Triumph of 1986-87 stirs Dilley
“You go out and win us some Test matches.” Mike Gatting’s instructions to Graham Dilley heading into the 1986-87 Ashes could not have been more simple.
The pace bowler wasted little time in delivering for his captain, Gatting, as five first-innings wickets in the opening Test at Brisbane set England on their way to a seven-wicket win.
That victory set the tone for a series which remains etched in the memory of England fans and players alike - increasingly so, it seems, as it remains England’s last successful tour Down Under.
Although Dilley retains a special affection for his first trip to Australia in 1979-80, when he made his Test debut - the Ashes, however, were not at stake - he is not alone in ranking 1986-87 as the ultimate from a touring point of view.
That tour has been forever linked with Martin Johnson’s “can’t bat, can’t bowl, can’t field” line, delivered in the Independent on the eve of the first Test.

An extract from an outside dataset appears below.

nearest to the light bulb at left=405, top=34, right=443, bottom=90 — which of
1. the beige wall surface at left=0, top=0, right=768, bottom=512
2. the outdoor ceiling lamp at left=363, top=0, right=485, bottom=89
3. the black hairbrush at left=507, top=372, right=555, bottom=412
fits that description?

True, a warm-up record that read one defeat, one win and one draw hardly inspired confidence, but Dilley could rightly feel hard done by after claiming five wickets at 29 apiece in the two games he played.
His form peaked at the Gabba, where, after Ian Botham blazed 138, Dilley took 5-68 as Australia were forced to follow on
When Wisden reported that Dilley bowled “some of the best spells of his career” on that tour, this was surely at the forefront of their thoughts.
He told ecb.co.uk: “Things didn’t start particularly well because we lost the toss in the first Test and had to bat first, when everyone would have preferred to bowl.
“But Australia didn’t bowl very well and they let us get away. Both played well - he just took it away from them. We got the ball in the right areas more often.
“I was very much the strike bowler on that tour. I always got on well with Gatt, and he said I was going to play in the Test matches but not the tour games between the Tests.
“That was great for my confidence, knowing I was going to be in the side, and he said, ‘You got out and win us some Test matches’.
“After we won that Test, I’ll always remember (coach) Micky Stewart saying, ‘I don’t want anyone coming down to breakfast in the morning without a headache’.”
Dilley’s first-innings figures of 4-79 in the second Test at Adelaide were by some distance the best among the England attack - and particularly impressive given the docile nature of a pitch on which the tourists amassed 592 for eight declared.
That match was drawn, and another high-scoring stalemate followed in Perth, where spinners John Emburey and Phil Edmonds bowled 149 overs in the match.
A knee injury may have kept Dilley out at the MCG, where his replacement Gladstone Small returned 5-48 on the opening day to pave the way for an innings victory which clinched the Ashes, but that barely mattered.
“Not playing at the MCG didn’t take any of the gloss off because it was a collective effort,” Dilley insisted.
“Glad came in and did well, but we were there as a touring party, it was not just the XI on the field.
“It’s important that everyone is in it together because you’ve got something like three months away from home.”
There is perhaps no better example of the spirit in the England camp on that tour than the Christmas fancy dress party which preceded the Melbourne Test.
The pictures of Allan Lamb dressed as the sugar plum fairy, Gatting doing his best Henry XIII impression and Phil DeFreitas in drag serve as colourful reminders of a bygone era. Dilley, for his part, went as David Gower.
The Ashes may have been won by the time England arrived in Sydney, but Dilley is adamant that England’s desire to beat the old enemy was as strong as ever.
Australia denied them that honour in thrilling fashion, completing a 55-run win when Emburey was bowled by Peter Sleep off the last ball of the penultimate over of the game. Dilley was at the other end.
“People say there was nothing riding on that match, that it meant meant everything to us,” he said. “We wanted to win the Ashes 2-0, so we were under a lot of pressure not to lose the game.
“John tried to get a single so he could keep the strike for the last over - I told him he didn’t need to. But it was a great game of cricket.”
Dilley finished the series with 16 wickets at 31.93 - second only to Emburey's tally of 18 - and England capped a marvellous tour by winning both one-day series, the Perth Challenge and the World Series Cup.
He also returned to the Antipodes in 1988 for a one-off Test to celebrate Australia’s bicentenary.
However, there remains no doubt in his mind over where his fondest memories lie.
“1979-80 was special because it was my first tour, I made debut and I was only 20,” Dilley added.
“But I’ve got great memories of 1986-87 - from winning there, the amount we won, the one-day series we won, the way we won.
“In my time the Ashes was the tour you had to go on, so to go there and win was amazing - it was a great feeling.”